:: Problem requirements ::
Leave out the pictures; transcribe all else exactly.

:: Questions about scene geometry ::
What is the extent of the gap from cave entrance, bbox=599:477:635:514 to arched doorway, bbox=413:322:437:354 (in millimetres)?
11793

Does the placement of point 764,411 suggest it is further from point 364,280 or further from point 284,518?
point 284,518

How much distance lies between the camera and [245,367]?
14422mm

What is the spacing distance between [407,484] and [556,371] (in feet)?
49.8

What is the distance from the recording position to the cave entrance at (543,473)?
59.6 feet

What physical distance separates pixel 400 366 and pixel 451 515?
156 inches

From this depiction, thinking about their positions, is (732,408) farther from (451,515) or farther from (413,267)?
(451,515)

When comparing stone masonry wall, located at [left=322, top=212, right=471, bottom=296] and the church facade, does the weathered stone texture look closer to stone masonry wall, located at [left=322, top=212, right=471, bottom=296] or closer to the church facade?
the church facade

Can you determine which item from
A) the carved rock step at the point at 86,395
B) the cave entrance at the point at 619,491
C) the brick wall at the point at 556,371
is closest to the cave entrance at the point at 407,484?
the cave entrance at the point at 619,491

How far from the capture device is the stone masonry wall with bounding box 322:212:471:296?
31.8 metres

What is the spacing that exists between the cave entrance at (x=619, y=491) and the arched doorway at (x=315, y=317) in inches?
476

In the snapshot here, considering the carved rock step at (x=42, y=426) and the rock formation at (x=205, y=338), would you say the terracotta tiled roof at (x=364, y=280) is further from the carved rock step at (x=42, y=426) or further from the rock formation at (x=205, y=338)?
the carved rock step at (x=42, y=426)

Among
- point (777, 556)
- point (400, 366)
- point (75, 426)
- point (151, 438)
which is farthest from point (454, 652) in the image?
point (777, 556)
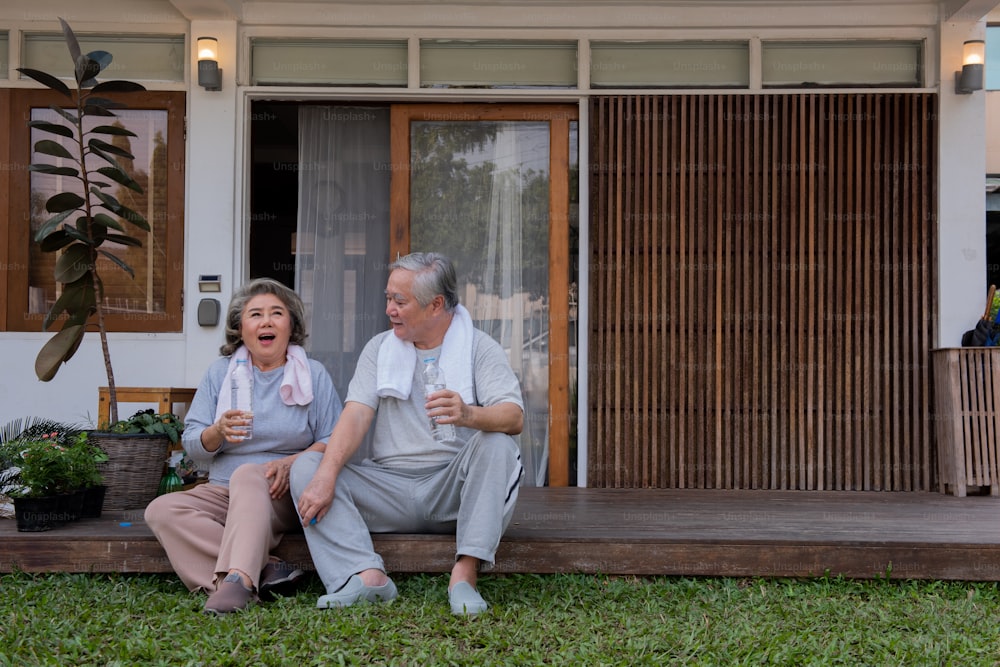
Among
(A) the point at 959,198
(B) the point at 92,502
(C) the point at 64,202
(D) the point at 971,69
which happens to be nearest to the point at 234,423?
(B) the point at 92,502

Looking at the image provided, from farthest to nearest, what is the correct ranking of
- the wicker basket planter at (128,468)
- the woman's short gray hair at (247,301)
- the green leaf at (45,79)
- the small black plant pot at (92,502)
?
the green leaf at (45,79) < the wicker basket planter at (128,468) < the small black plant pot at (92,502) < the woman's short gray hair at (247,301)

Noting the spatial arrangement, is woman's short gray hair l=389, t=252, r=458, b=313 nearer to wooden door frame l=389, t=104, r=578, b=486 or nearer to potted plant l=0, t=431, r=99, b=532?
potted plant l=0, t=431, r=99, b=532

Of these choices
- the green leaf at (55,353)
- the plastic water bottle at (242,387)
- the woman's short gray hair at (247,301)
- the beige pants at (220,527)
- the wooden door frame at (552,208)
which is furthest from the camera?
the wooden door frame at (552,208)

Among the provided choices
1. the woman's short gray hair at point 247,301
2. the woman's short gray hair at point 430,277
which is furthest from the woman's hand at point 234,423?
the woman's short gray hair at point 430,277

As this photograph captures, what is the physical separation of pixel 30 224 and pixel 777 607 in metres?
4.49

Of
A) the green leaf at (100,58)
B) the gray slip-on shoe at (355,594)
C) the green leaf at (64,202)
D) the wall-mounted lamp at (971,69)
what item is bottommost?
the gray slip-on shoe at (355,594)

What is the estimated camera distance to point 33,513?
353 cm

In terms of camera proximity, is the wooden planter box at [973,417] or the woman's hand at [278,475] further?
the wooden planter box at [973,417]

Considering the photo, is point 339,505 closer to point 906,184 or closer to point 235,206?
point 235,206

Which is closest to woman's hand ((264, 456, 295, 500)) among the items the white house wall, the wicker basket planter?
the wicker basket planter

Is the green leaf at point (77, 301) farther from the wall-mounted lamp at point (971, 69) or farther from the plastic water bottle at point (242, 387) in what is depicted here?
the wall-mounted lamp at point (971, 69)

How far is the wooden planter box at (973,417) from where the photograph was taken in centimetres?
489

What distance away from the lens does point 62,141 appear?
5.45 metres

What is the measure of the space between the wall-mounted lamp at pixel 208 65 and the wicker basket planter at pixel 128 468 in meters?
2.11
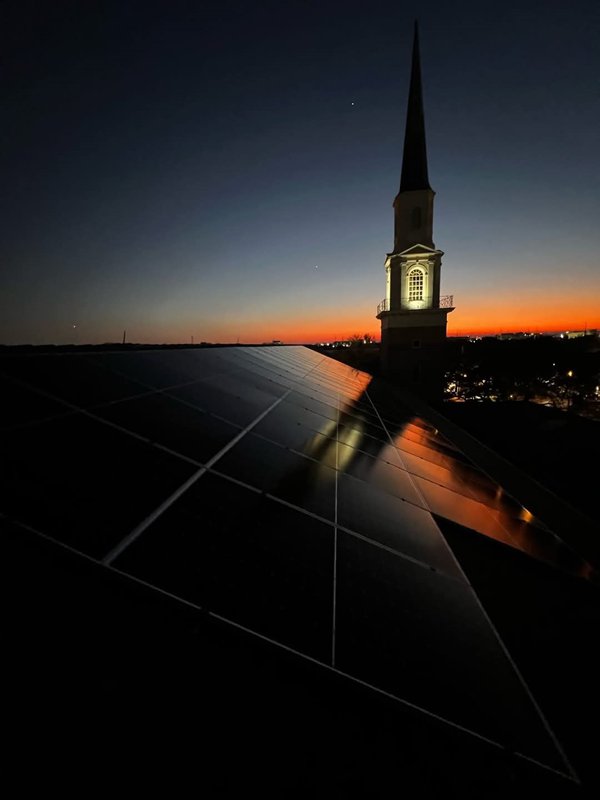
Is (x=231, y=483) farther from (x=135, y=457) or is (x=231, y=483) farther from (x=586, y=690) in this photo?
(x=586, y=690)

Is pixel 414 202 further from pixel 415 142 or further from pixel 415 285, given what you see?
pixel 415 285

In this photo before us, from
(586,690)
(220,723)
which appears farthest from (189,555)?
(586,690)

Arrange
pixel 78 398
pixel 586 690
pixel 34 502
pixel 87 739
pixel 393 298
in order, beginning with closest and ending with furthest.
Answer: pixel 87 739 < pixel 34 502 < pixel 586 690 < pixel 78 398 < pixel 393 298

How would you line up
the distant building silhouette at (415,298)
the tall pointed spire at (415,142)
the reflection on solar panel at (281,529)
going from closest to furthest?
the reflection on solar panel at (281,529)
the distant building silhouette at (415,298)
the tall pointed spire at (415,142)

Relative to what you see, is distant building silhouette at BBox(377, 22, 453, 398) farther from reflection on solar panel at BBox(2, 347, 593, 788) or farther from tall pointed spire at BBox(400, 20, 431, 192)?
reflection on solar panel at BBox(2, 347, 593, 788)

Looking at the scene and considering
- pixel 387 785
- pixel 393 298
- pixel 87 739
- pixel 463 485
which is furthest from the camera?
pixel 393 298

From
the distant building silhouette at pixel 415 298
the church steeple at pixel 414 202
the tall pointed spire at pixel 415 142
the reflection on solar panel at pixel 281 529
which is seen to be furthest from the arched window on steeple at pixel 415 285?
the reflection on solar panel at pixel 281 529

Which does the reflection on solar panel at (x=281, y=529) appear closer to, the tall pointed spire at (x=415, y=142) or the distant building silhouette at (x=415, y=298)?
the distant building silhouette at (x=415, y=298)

:: Completed task ::
What is the extent of the gap from cave entrance, bbox=599:477:635:514 to arched doorway, bbox=413:322:437:354 (in millimetres)?
11793

Does the placement of point 764,411 suggest it is further from point 364,280 or further from point 284,518?
point 284,518

How much distance lies between the camera and [245,367]?
14422mm

What is the spacing distance between [407,484] and [556,371] (in feet)?
49.8

What is the distance from the recording position to the cave entrance at (543,473)?
59.6 feet

What physical distance separates pixel 400 366 and pixel 451 515?
156 inches

From this depiction, thinking about their positions, is (732,408) farther from (451,515) or farther from (413,267)?
(451,515)

When comparing stone masonry wall, located at [left=322, top=212, right=471, bottom=296] and the church facade, does the weathered stone texture look closer to stone masonry wall, located at [left=322, top=212, right=471, bottom=296] or closer to the church facade?
the church facade

Can you determine which item from
A) the carved rock step at the point at 86,395
B) the cave entrance at the point at 619,491
C) the brick wall at the point at 556,371
is closest to the cave entrance at the point at 407,484?
the cave entrance at the point at 619,491

How far from the capture device is the stone masonry wall with bounding box 322:212:471:296?
31.8 metres

What is the spacing that exists between the cave entrance at (x=619, y=491) and the arched doorway at (x=315, y=317) in inches?
476

In the snapshot here, considering the carved rock step at (x=42, y=426) and the rock formation at (x=205, y=338), would you say the terracotta tiled roof at (x=364, y=280) is further from the carved rock step at (x=42, y=426) or further from the rock formation at (x=205, y=338)?
the carved rock step at (x=42, y=426)

Among
- point (777, 556)
- point (400, 366)
- point (75, 426)
- point (151, 438)
which is farthest from point (454, 652) in the image?
point (777, 556)
Among
(A) the point at 959,198
(B) the point at 92,502
(C) the point at 64,202
(D) the point at 971,69
which happens to be nearest to the point at 234,423?
(B) the point at 92,502

Looking at the image provided, from farthest to nearest, what is the correct ranking of
- the wicker basket planter at (128,468)
- the woman's short gray hair at (247,301)
- the green leaf at (45,79)
- the small black plant pot at (92,502)
?
the green leaf at (45,79) < the wicker basket planter at (128,468) < the small black plant pot at (92,502) < the woman's short gray hair at (247,301)

Noting the spatial arrangement, is woman's short gray hair l=389, t=252, r=458, b=313 nearer to wooden door frame l=389, t=104, r=578, b=486 or nearer to potted plant l=0, t=431, r=99, b=532?
potted plant l=0, t=431, r=99, b=532

Of these choices
- the green leaf at (55,353)
- the plastic water bottle at (242,387)
- the woman's short gray hair at (247,301)
- the beige pants at (220,527)
- the wooden door frame at (552,208)
which is furthest from the camera?
the wooden door frame at (552,208)

Among the provided choices
1. the woman's short gray hair at point 247,301
2. the woman's short gray hair at point 430,277
which is furthest from the woman's hand at point 234,423?
the woman's short gray hair at point 430,277

As this photograph captures, what is the physical separation of pixel 30 224 and pixel 777 607 in metres?
4.49

Of
A) the green leaf at (100,58)
B) the gray slip-on shoe at (355,594)
C) the green leaf at (64,202)
D) the wall-mounted lamp at (971,69)
what item is bottommost?
the gray slip-on shoe at (355,594)

What is the estimated camera distance to point 33,513?
353 cm

In terms of camera proximity, is the wooden planter box at [973,417] or the woman's hand at [278,475] further?
the wooden planter box at [973,417]

Considering the photo, is point 339,505 closer to point 906,184 or closer to point 235,206?
point 235,206

Which is closest to woman's hand ((264, 456, 295, 500)) among the items the white house wall, the wicker basket planter?
the wicker basket planter

Is the green leaf at point (77, 301) farther from the wall-mounted lamp at point (971, 69) or farther from the plastic water bottle at point (242, 387) in what is depicted here?
the wall-mounted lamp at point (971, 69)

How far is the wooden planter box at (973,417) from where the photograph was taken in centimetres?
489

What distance away from the lens does point 62,141 appear?
5.45 metres

What is the measure of the space between the wall-mounted lamp at pixel 208 65 and the wicker basket planter at pixel 128 468 in meters?
2.11
Is (x=231, y=483) farther from (x=135, y=457) or is (x=231, y=483) farther from (x=586, y=690) in this photo?
(x=586, y=690)

Is pixel 414 202 further from pixel 415 142 or further from pixel 415 285, given what you see?
pixel 415 285

In this photo before us, from
(586,690)
(220,723)
which appears farthest from (189,555)?
(586,690)

Arrange
pixel 78 398
pixel 586 690
pixel 34 502
pixel 87 739
pixel 393 298
in order, beginning with closest and ending with furthest.
Answer: pixel 87 739 < pixel 34 502 < pixel 586 690 < pixel 78 398 < pixel 393 298

How would you line up
the distant building silhouette at (415,298)
the tall pointed spire at (415,142)
the reflection on solar panel at (281,529)
going from closest to furthest?
the reflection on solar panel at (281,529)
the distant building silhouette at (415,298)
the tall pointed spire at (415,142)

Relative to what you see, is distant building silhouette at BBox(377, 22, 453, 398) farther from reflection on solar panel at BBox(2, 347, 593, 788) or farther from tall pointed spire at BBox(400, 20, 431, 192)?
reflection on solar panel at BBox(2, 347, 593, 788)

Looking at the scene and considering
- pixel 387 785
- pixel 393 298
- pixel 87 739
- pixel 463 485
which is furthest from the camera?
pixel 393 298

From
the distant building silhouette at pixel 415 298
the church steeple at pixel 414 202
the tall pointed spire at pixel 415 142
the reflection on solar panel at pixel 281 529
which is seen to be furthest from the arched window on steeple at pixel 415 285?
the reflection on solar panel at pixel 281 529

Which does the reflection on solar panel at (x=281, y=529) appear closer to, the tall pointed spire at (x=415, y=142) or the distant building silhouette at (x=415, y=298)?
the distant building silhouette at (x=415, y=298)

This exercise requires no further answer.